Delaware Online Poker Sites Suffer Major June Drop

Posted on July 28th, 2014 by Daniel Ryder
The governors of Nevada and Delaware recently signed a compact that will lead to the two states sharing online poker player pools.

An interstate compact with Nevada could help Delaware revive its online poker sites. (Image: Robert Craig/Gannett-cdn.com)

When the World Series of Poker was in full swing last month, it would have been easy to think that America’s online poker marketplace was booming. All eyes were on Nevada, where a flood of serious poker players were set to continue the momentum the state’s poker sites first started building in May. But of course, Nevada isn’t the whole story, and other states have had a different experience this summer.

The state of Delaware saw online poker revenues drop by 55 percent month-over-month in June, an unprecedented drop that left revenues at their lowest point since the sites first launched last November. The dip, which comes after the previous low of $57,470 in revenue brought in during May, took the monthly total down to a paltry $25,607.

Small Population, Smaller Player Pool

The raw numbers have always looked bad in Delaware. With the state’s small population, it was always going to be difficult to maintain an active poker room, even with all three of the racinos in the state feeding into the same player pool.

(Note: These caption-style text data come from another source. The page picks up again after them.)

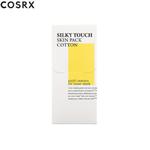 COSRX CosRx Silky Touch Skin Pack Cotton 60 szt - skompresowany wacik z czystej 100% bawełniany w sklepie internetowym LaRose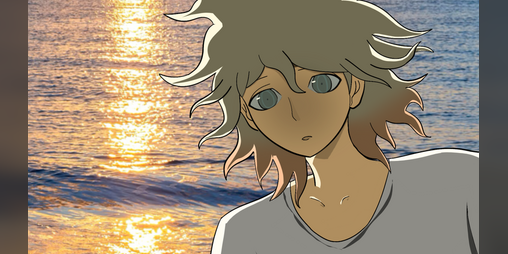 Cover image for A hot summer day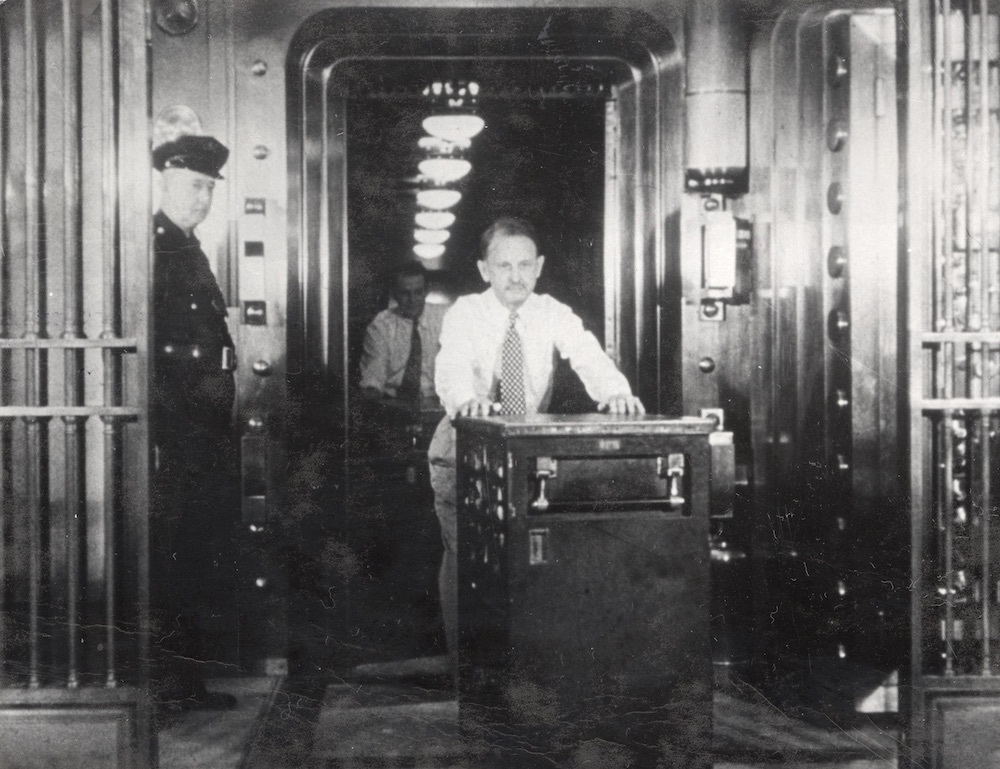 The Vault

But the large drop could signal that the state’s player pool has dropped below a key threshold, and that the poker sites could struggle to maintain a critical mass of players necessary to keep games going.

Of course, there are seasonal reasons for the drop as well. We’ve already mentioned the World Series of Poker, which likely drew some of the state’s high volume players away to Nevada for at least part of the month. And summer is always a slower period for Internet poker, both in the United States and worldwide. But the extent of the drop is still concerning, especially if the trend can’t be reversed in the coming months.

Overall, Delaware Park continues to fare the best of the three state race tracks, claiming about 62 percent of all online poker revenues. Dover Downs has about 30 percent of Internet poker traffic, while Harrington claims the remaining eight percent. All three tracks share players, but receive revenues based on which track’s site players join the online poker room through.

It’s clear that Delaware needs an influx of poker players, and since the state’s population isn’t likely to provide them, they’ll need to come from an outside source. The state’s compact with Nevada could help provide some relief: though it is unclear when exactly the states will start sharing player pools, the merger is expected to happen sometime this year, with 888 Poker being the primary beneficiary.

Overall Internet Gaming Numbers Up for State

While online poker is struggling in Delaware, the overall Internet gambling numbers were actually up for the state in June. Despite a 16 percent drop in table game wagering, the overall revenues for the state’s online gambling sites were up to $187,944, up about 7 percent compared to May.

There are also positive signs for future growth as well. A total of 399 new accounts were created at Delaware’s gambling sites in June. That may not seem like a lot, but it’s up from 342 in May, and represents the first increase since November.

Of the three states that regulate online gambling, Delaware easily takes in the least money from the industry. New Jersey collected $9.5 million (including $2 million from poker) in June, while Nevada, which only regulates online poker, took in $862,000 in May.